Nats win fifth straight over Marlins, improve to 7-1 in September (updated)

MIAMI – The National League East standings still show the fifth-place Nationals trailing the third-place Marlins by 5 1/2 games. If you’ve watched the five games played between these two clubs over the last eight days, you would never believe that.

Based strictly on these recent head-to-head matchups, it’s impossible to view the Nats as the inferior team. They have so thoroughly dominated Miami while winning five straight, it doesn’t compute that they’ve got the lesser record over the entirety of the season.

Tonight’s 7-5 victory, featuring yet another Josh Bell homer and one of Mitchell Parker’s best starts of the year before things got a bit hairy during the bottom of the ninth, was the latest example. The Nationals have now won these five consecutive head-to-head matchups by the combined score of 39-19. They’re also now 7-1 in September, having also taken two of three from the playoff-contending Cubs over the weekend in Chicago.

"It's not always going to be a masterpiece," interim manager Miguel Cairo said. "But they battled. We got good at-bats. We scored some runs. The most important thing is we got a W. We've just got to keep going and keep playing the way we've been playing."

Offense has been at the forefront of this recent surge, but tonight the Nats also got a long-awaited pitching gem from Parker.

Problem A: Retype the passage from the article on the Nationals' win over the Marlins, starting with "MIAMI – The" and going on through "of the season.".
Problem B: According to the article on the Nationals' win, why is it hard to view the Nationals as the inferior team even though they trail the Marlins in the standings? Answer in one to three sentences.

Stored rows:
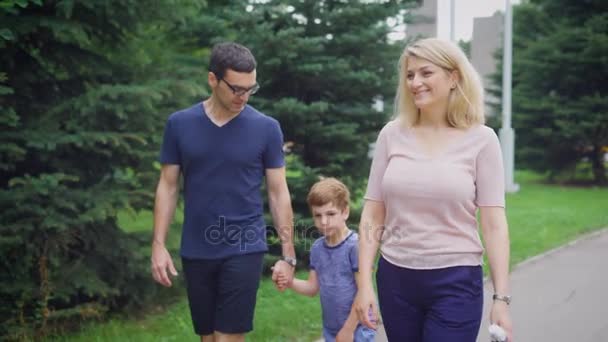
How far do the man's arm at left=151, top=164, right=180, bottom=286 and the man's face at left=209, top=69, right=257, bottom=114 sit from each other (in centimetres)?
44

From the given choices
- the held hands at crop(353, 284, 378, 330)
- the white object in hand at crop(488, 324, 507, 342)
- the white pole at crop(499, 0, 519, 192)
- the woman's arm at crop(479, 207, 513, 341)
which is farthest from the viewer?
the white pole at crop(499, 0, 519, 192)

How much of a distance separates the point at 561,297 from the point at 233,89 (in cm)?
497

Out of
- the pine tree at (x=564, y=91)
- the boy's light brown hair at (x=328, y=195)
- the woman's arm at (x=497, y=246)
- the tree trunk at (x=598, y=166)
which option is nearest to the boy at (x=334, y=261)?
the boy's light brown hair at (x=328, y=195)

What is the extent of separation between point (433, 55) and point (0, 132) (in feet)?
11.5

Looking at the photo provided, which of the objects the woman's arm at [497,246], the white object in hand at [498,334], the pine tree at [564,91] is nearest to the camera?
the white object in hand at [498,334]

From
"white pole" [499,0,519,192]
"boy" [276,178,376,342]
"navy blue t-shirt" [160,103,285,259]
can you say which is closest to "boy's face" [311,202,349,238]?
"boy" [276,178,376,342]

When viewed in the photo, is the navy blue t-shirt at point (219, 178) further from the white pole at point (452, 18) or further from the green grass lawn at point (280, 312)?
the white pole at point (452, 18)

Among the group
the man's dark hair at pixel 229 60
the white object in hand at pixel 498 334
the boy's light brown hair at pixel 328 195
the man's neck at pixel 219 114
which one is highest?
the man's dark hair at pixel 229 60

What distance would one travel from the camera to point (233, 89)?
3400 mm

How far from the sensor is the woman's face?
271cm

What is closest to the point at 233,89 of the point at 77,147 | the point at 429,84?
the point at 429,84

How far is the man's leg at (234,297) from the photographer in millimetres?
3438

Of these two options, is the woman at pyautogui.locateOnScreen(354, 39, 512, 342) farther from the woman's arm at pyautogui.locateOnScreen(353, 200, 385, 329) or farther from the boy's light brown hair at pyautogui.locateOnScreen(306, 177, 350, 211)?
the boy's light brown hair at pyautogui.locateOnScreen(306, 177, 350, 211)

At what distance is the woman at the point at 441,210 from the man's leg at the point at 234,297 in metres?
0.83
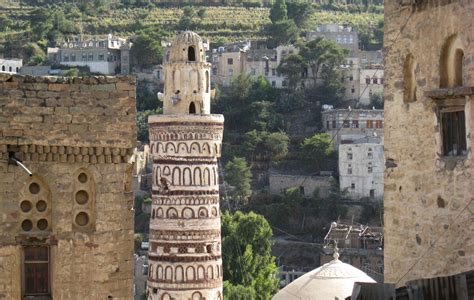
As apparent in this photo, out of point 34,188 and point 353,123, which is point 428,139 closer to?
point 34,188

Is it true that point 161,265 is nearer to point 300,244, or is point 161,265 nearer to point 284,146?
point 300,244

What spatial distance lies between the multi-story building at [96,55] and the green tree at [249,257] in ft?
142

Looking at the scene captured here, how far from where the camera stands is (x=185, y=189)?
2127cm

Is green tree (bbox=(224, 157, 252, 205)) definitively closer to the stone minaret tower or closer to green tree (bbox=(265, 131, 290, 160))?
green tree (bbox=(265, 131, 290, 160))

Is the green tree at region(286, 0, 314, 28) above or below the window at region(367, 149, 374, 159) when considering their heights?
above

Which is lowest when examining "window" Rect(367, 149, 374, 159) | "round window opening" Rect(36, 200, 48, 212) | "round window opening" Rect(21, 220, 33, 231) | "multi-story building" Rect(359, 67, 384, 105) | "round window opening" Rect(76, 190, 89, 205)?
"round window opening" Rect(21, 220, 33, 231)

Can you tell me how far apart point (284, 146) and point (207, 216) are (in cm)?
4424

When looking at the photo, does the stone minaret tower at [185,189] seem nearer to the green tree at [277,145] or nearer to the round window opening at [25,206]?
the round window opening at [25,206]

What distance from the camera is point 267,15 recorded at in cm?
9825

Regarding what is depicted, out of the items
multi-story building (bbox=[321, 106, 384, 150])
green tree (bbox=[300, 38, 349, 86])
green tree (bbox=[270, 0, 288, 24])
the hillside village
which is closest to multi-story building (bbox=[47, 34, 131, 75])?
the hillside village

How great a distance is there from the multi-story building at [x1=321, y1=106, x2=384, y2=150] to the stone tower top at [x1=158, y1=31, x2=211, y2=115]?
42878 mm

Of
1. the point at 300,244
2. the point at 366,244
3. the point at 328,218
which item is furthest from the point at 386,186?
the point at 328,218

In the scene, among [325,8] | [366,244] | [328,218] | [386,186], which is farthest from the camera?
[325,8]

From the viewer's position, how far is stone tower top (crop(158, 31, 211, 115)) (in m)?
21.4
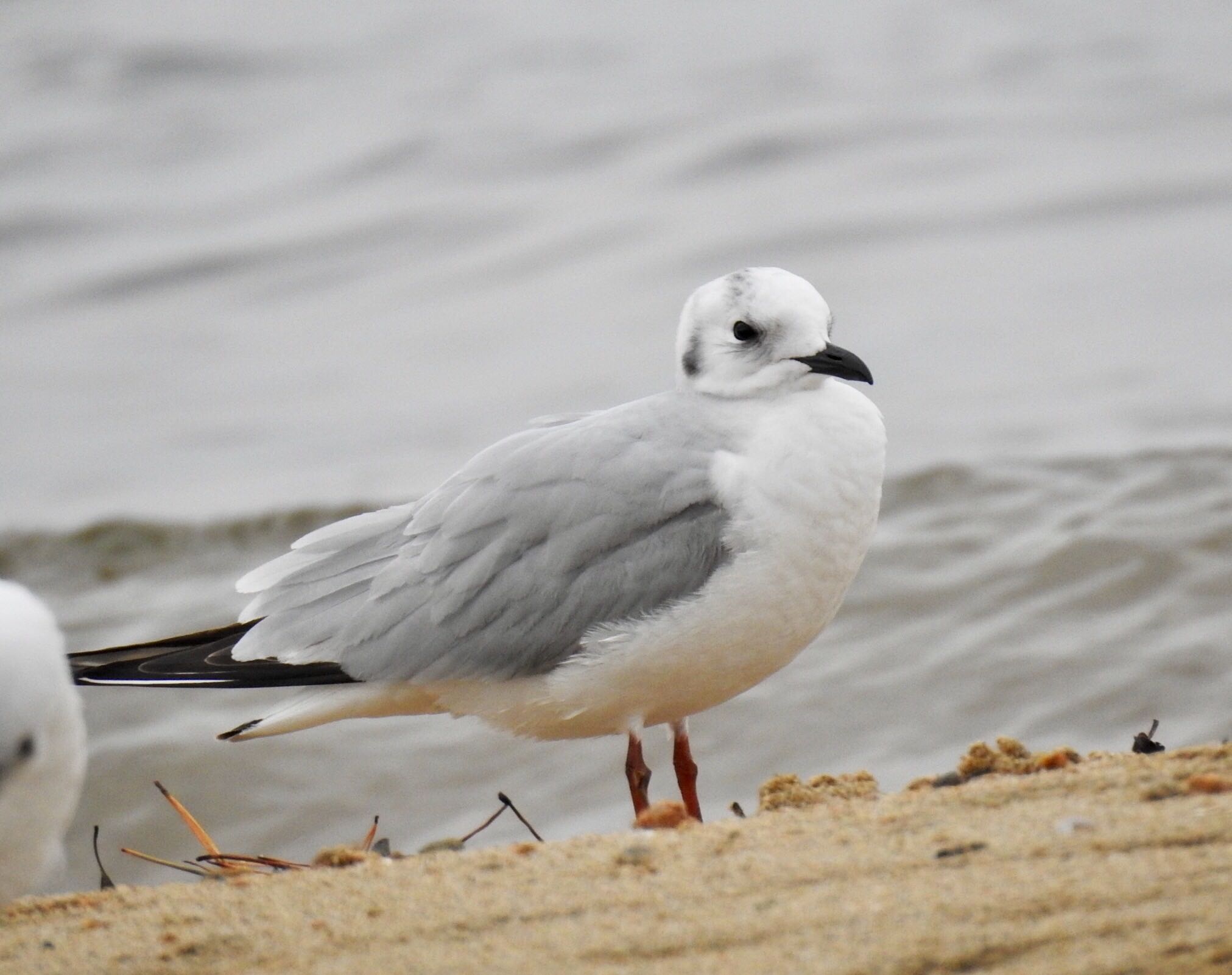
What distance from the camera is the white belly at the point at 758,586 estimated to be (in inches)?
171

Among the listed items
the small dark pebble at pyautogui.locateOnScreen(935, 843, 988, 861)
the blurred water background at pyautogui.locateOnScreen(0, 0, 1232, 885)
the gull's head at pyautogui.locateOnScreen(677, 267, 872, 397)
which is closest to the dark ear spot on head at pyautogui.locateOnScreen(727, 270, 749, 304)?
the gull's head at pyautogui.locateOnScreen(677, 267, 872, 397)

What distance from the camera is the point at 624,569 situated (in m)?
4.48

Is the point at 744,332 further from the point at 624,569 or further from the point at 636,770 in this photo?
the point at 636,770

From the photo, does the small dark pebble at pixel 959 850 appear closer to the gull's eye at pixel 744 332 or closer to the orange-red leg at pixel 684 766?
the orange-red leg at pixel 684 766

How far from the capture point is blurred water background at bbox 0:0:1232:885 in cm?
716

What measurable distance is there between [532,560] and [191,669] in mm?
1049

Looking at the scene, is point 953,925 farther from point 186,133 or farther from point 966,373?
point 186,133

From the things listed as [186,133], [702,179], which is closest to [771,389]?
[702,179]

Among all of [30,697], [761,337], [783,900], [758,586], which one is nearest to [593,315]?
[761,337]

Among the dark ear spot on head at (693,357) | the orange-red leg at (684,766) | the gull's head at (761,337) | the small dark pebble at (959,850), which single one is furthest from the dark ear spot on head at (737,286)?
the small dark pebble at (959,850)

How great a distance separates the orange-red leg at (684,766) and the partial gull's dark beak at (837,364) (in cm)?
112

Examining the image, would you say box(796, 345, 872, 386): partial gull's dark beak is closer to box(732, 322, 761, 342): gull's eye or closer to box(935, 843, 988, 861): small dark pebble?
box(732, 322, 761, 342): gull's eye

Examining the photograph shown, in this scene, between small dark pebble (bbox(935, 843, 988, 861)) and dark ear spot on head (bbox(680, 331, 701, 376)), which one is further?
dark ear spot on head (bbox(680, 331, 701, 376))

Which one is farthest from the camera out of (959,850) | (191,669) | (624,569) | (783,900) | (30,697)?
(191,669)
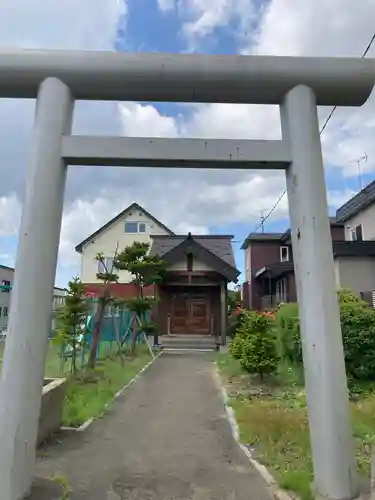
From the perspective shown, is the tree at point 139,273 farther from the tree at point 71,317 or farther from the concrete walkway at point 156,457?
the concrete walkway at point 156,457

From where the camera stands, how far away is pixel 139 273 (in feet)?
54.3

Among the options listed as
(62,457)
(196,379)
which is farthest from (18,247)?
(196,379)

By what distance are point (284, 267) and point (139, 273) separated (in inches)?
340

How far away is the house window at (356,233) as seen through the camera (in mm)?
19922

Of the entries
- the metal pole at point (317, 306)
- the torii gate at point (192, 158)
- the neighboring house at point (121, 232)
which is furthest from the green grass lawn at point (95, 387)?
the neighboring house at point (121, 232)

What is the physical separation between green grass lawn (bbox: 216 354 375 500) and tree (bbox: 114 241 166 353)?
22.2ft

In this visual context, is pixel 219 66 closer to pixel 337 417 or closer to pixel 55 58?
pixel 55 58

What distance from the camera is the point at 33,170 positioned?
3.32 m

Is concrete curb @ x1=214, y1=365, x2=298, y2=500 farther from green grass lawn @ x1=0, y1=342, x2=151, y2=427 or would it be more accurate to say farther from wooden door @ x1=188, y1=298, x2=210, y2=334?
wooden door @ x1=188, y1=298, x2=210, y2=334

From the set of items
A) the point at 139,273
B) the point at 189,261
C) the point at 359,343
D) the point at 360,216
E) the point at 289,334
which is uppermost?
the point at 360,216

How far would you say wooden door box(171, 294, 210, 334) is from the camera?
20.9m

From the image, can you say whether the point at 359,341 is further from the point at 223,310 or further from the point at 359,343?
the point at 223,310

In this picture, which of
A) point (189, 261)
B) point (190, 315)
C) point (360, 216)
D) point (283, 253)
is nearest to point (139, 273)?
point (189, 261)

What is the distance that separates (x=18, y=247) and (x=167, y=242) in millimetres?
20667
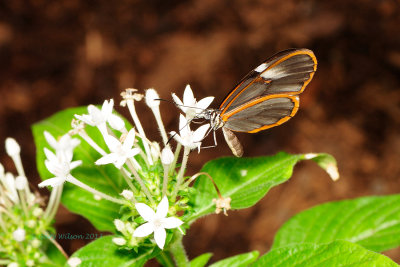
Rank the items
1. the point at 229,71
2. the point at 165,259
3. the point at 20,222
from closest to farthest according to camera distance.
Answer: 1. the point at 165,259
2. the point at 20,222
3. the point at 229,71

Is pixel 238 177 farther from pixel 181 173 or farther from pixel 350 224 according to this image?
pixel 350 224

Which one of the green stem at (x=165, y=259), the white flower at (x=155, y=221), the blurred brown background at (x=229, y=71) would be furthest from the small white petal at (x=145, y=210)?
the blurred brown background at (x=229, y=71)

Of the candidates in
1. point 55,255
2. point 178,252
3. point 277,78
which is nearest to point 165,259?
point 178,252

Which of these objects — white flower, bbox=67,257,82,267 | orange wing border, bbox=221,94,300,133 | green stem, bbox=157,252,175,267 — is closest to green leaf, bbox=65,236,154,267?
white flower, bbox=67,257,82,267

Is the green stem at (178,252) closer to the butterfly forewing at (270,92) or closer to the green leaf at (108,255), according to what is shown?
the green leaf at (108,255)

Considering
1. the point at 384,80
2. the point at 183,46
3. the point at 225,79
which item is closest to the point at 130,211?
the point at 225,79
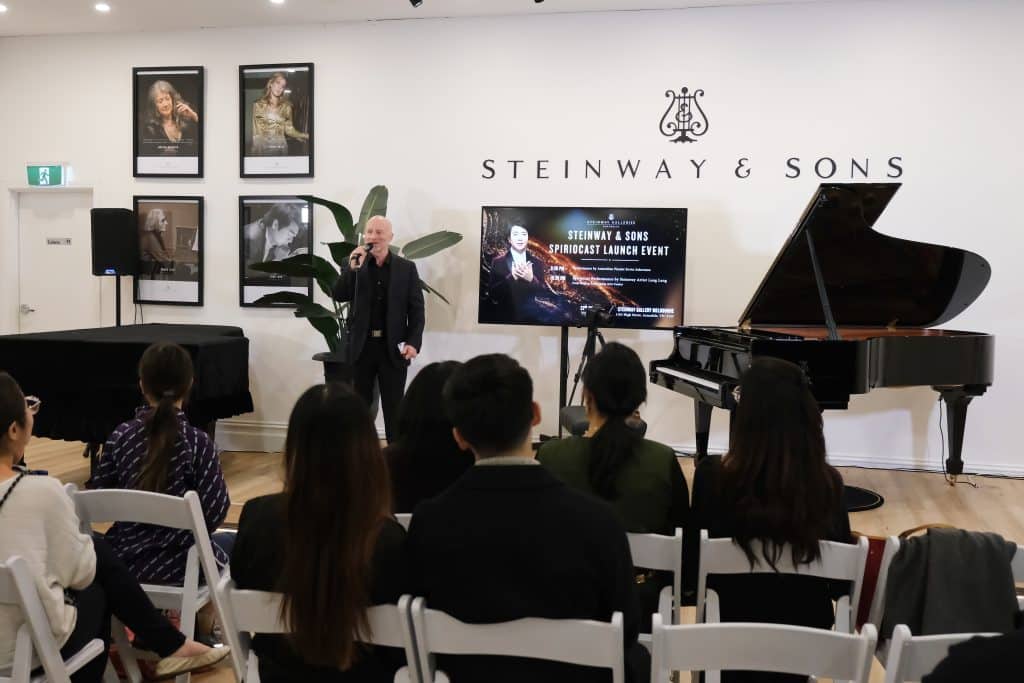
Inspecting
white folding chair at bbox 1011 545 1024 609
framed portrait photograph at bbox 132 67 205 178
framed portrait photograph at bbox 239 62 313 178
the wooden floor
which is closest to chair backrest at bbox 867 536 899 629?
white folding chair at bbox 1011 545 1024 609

Correct response A:
MIAMI – The National League East standings still show the fifth-place Nationals trailing the third-place Marlins by 5 1/2 games. If you’ve watched the five games played between these two clubs over the last eight days, you would never believe that.

Based strictly on these recent head-to-head matchups, it’s impossible to view the Nats as the inferior team. They have so thoroughly dominated Miami while winning five straight, it doesn’t compute that they’ve got the lesser record over the entirety of the season.

Correct response B: In the five games the two clubs played over the last eight days, the Nationals won all five and thoroughly dominated Miami, outscoring them by a combined 39-19. Judged only on those head-to-head matchups, their weaker season record does not seem to fit.